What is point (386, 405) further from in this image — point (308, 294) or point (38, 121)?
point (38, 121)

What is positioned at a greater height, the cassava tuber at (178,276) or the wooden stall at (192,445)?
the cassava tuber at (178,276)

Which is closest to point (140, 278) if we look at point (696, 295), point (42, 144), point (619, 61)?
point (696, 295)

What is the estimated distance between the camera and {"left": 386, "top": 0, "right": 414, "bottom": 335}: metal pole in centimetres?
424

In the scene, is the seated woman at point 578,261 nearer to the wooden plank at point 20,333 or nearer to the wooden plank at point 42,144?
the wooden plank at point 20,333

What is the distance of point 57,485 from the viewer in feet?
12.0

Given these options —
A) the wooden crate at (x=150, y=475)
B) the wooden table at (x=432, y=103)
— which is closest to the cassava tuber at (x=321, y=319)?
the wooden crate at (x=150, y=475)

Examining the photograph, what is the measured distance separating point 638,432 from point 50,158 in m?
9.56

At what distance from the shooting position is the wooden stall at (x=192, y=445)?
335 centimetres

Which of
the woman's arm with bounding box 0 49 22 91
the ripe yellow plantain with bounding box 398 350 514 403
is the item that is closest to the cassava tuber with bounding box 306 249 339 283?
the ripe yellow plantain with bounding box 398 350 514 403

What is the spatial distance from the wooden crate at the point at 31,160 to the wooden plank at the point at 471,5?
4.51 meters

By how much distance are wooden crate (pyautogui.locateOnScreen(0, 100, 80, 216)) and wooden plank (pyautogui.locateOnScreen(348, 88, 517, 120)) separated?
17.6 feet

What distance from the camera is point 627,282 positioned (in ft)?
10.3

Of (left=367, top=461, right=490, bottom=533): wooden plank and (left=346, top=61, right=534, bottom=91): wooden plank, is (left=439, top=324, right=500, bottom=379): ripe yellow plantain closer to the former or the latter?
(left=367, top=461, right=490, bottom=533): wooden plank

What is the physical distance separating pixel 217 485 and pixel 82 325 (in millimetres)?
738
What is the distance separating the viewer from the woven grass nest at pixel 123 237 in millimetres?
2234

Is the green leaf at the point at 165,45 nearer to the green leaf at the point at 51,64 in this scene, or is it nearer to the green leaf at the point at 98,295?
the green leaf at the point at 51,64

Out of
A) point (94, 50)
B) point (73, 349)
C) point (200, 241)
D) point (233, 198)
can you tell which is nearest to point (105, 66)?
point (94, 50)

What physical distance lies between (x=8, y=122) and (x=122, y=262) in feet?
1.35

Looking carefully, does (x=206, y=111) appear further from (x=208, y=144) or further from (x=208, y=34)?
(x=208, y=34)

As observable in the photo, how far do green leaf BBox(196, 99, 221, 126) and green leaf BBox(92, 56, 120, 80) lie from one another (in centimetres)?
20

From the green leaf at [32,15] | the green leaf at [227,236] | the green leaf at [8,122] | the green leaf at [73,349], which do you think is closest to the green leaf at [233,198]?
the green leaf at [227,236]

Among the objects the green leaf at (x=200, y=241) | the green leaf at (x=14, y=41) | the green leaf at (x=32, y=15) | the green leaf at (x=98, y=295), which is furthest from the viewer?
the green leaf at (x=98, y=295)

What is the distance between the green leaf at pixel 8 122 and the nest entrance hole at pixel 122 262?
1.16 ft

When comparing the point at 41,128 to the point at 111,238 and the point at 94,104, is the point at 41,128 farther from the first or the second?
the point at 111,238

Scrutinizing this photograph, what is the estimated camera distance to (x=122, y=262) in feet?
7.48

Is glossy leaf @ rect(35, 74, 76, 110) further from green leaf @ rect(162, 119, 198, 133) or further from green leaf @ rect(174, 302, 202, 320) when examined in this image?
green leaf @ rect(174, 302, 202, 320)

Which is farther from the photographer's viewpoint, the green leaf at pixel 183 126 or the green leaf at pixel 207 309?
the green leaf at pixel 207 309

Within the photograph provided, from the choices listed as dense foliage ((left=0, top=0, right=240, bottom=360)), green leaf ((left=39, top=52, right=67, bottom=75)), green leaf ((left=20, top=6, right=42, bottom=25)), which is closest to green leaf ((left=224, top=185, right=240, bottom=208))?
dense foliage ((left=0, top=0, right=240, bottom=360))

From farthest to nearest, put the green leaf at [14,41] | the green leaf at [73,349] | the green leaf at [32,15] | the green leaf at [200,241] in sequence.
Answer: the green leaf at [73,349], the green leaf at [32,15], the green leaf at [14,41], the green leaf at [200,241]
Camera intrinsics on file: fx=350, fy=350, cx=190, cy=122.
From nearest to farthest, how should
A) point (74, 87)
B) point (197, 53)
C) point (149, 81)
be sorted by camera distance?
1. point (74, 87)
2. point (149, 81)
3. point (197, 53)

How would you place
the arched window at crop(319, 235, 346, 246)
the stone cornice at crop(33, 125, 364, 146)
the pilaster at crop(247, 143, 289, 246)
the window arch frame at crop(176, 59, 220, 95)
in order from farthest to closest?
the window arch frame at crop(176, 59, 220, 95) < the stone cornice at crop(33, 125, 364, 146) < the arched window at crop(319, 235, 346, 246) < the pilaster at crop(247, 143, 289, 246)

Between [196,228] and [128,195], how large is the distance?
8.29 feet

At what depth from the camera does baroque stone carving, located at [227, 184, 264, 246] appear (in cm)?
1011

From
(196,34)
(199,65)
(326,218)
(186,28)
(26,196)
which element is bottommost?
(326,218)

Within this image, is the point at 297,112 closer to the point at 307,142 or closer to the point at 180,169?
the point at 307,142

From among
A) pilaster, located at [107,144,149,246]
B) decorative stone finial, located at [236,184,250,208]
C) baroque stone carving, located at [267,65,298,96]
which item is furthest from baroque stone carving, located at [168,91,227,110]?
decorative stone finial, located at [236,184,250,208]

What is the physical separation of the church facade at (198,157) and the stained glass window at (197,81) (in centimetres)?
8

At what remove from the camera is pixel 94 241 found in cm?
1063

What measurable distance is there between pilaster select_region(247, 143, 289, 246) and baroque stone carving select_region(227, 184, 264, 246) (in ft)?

Exercise requirements: Reproduce the lines from the one containing "From farthest to nearest, put" through the one containing "3. point (197, 53)", replacing "in sequence" with "in order" and leaving everything else unchanged.

Solution for this exercise:
From farthest to nearest, put the green leaf at [14,41] | the green leaf at [73,349] | the green leaf at [32,15] | the green leaf at [200,241] in order.
Answer: the green leaf at [73,349], the green leaf at [32,15], the green leaf at [14,41], the green leaf at [200,241]
Camera intrinsics on file: fx=350, fy=350, cx=190, cy=122.
From nearest to farthest, how should
A) point (74, 87)
B) point (197, 53)
C) point (149, 81)
be sorted by camera distance?
1. point (74, 87)
2. point (149, 81)
3. point (197, 53)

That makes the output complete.